In Busoga, some of the providers justify the prescription of injections in that it gives them greater control over the treatment and limits patient non-compliance. Unlike tablets or oral medications which are often administered by the patient, the injection is administered by a health specialist. Providers claim that the majority of patients do not observe times to take medicines and that many skip doses. According to them, there is also a danger of overdosage. This has become the justification of providers for injection prescription as a rule of medical practice in many communities.
Patients often demand injections. In Ankole, this practice is common at non-formal facilities and homes where diagnosis by the patient or patient’s family determines the mode of treatment. In both regions, it is not unusual for patients to indicate to the providers that they had attempted self-medication with tablets prior to visiting the provider. Since tablets proved ineffective, they want an injection. The users also believe that medicine injected into the blood stream does not leave the body as quickly as that administered orally. Oral medicine is often compared to food which enters the digestive system and eventually leaves the body through defecation. For diseases that are transmitted through the blood system, the administration of the treatment into the blood stream is believed to attack the disease directly at the source. In the case of (suspected) malaria, injections are also preferred to chloroquine oral treatment because of the perceived side-effects of the latter form of medication. Chloroquine tablets are said to cause nausea and itching. The tablets are bitter and not palatable and therefore particularly difficult to administer to children. Other patients who had recurrent malarial attacks claimed that these do not respond to tablets. For some, preference for injection is guided by the idea that it cured or provided a source of relief during previous illness. Many patients are thus motivated by the erroneous belief that injectables have higher efficacy than tablets. They do not recognize that failure of tablets to work may be because of improper diagnosis, underdosage, resistance or expired drugs.
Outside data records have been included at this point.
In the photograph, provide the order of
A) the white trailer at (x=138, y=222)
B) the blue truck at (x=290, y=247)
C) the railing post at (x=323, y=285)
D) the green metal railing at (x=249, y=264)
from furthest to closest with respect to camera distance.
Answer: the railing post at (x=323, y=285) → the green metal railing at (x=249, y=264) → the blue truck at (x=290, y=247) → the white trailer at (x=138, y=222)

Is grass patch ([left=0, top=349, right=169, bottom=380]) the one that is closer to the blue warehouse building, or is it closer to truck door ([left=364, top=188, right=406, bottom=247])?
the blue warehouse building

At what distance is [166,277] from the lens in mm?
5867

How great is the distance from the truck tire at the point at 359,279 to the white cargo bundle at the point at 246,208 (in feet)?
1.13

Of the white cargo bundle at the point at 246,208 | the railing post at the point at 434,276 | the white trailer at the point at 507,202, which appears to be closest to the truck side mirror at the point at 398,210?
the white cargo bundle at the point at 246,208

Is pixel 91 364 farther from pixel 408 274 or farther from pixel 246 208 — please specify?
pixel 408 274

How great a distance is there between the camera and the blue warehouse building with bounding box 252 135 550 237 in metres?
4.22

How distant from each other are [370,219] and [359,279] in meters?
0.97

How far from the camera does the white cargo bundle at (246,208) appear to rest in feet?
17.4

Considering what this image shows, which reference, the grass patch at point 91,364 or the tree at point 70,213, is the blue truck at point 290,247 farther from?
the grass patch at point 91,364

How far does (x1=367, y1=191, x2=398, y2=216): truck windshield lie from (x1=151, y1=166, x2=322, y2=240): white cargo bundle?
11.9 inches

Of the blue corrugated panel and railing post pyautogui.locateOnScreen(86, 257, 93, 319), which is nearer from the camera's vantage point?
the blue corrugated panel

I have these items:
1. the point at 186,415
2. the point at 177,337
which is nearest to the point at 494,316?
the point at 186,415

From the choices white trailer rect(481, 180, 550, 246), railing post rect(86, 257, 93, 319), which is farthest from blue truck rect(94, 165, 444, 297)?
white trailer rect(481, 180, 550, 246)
The situation can be summarized as follows:
- Patients usually first self medicate with oral therapy.
- Patients have been oriented towards injection use. It is common practice that patients carry a personal needle and syringe, even on index visit to a provider facility.
- Patients tend to solicit for injections from providers guided by local ideas and beliefs of illness and concepts of efficacy of various treatment options.
- The profit motive which tends to be overriding among private providers strengthens this set of preferences. Injections cost more and bring in more money.
- Patients are more than willing to pay for injections, but monetary constraints sometimes limit access to injections.